Secure Multiparty Computation

A Model For Secure Multiparty Computation

Secure multi-party computation (MPC) can be defined as the problem of n players computing an agreed function of their inputs in a secure way, where security means guaranteeing the correctness of the output as well as the privacy of the players’ inputs, even when some players cheat. Concretely, we assume we have inputs x₁, ..., x_n, where player i knows x_i, and we want to compute f(x₁, ..., x_n) = (y₁, ..., y_n) such that player i is guaranteed to learn y_i, but can get nothing more than that.

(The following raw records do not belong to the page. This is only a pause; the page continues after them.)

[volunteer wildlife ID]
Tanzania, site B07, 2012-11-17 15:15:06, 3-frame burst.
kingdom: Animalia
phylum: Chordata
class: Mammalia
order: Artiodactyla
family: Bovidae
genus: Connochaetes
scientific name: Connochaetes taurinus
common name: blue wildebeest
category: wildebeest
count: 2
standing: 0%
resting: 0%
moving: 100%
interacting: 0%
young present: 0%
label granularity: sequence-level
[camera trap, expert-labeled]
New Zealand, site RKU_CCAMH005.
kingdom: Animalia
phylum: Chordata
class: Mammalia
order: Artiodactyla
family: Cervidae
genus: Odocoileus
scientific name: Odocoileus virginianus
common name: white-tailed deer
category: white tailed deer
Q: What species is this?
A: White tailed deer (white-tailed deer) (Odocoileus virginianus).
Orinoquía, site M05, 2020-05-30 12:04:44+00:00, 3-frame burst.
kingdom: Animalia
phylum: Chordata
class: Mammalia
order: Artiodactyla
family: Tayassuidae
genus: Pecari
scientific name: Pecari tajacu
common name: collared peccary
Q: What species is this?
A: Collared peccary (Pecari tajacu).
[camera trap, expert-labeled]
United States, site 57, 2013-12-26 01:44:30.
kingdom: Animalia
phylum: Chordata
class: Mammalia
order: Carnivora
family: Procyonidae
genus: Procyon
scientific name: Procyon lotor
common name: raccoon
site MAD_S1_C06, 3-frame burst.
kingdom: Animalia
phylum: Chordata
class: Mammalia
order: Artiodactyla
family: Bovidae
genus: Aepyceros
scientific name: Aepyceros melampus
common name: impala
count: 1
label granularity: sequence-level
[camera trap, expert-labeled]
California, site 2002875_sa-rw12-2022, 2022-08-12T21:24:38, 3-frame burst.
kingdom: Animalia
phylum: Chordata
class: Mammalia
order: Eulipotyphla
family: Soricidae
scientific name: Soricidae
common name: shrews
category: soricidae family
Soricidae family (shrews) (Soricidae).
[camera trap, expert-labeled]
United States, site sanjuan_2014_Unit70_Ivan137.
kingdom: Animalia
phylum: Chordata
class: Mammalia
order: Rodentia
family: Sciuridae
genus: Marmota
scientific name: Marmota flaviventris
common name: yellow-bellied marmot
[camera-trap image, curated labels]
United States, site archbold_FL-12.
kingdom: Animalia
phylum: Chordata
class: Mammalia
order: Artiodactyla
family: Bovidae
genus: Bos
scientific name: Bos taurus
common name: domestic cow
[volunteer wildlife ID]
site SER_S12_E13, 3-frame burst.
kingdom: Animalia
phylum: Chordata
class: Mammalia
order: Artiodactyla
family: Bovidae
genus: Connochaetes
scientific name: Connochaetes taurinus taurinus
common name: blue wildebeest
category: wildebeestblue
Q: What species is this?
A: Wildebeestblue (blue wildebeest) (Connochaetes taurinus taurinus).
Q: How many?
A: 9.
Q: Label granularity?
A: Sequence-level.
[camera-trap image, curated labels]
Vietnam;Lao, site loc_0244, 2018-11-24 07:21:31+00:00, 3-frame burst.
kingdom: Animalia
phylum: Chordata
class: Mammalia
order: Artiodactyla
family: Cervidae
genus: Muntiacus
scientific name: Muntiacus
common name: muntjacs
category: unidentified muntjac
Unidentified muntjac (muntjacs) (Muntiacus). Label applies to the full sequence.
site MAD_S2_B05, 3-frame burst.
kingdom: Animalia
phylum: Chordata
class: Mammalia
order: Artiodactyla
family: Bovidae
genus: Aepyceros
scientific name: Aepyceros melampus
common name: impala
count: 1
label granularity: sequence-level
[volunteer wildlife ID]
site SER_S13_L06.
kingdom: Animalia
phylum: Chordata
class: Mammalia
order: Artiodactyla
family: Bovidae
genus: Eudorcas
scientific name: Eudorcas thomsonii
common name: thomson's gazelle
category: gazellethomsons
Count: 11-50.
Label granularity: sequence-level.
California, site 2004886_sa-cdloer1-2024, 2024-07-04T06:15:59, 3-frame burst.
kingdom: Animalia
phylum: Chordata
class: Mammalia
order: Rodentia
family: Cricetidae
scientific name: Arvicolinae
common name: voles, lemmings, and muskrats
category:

An example is the Yao’s millionaire’s problem: two millionaires meet in the street and want to find out who is richer. Can they do this without having to reveal how many millions they each own? The function computed in this case is a simple comparison between two integers. If the result is that the first millionaire is richer, then he knows that the other guy has fewer millions than him, but this should be all the information he learns about the other guy’s fortune

Another example is a voting scheme: here all players have an integer as input, designating the candidate they vote for, and the goal is to compute how many votes each candidate has received. We want to make sure that the correct result of the vote, but only this result, is made public. In these examples, all players learn the same result, i.e, y₁ = ... = y_n, but it can also be useful to have different results for different players. Consider for example the case of a blind signature scheme, which is useful in electronic cash systems. We can think of this as a two-party secure computation where the signer enters his private signing key sk as input, the user enters a message m to be signed, and the function f(sk, m) = (y₁, y₂), where y₁ is for the signer and is empty, and where y₂ is for the user and the signature on m. Again, security means exactly what we want: the user gets the signature and nothing else, while the signer learns nothing new.